[Excerpts from a spatial dataset]

▬▬▬▬▬▬

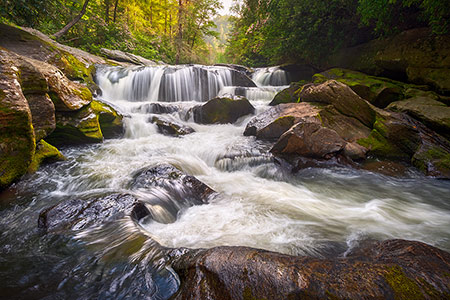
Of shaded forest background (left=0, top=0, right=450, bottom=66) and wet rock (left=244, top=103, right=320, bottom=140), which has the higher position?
shaded forest background (left=0, top=0, right=450, bottom=66)

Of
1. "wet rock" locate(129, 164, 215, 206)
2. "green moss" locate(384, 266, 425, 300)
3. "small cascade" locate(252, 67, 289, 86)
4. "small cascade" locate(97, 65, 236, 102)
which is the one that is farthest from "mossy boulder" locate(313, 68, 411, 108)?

▬▬▬▬▬▬

What is expected →
Set down all the data again exactly as above, pictures excluded.

Exercise solution →
Of shaded forest background (left=0, top=0, right=450, bottom=66) and wet rock (left=244, top=103, right=320, bottom=140), which has the higher position?
shaded forest background (left=0, top=0, right=450, bottom=66)

Of
1. "wet rock" locate(129, 164, 215, 206)
2. "green moss" locate(384, 266, 425, 300)
3. "small cascade" locate(252, 67, 289, 86)
4. "small cascade" locate(97, 65, 236, 102)
which is the one that is farthest from "mossy boulder" locate(313, 68, 411, 108)?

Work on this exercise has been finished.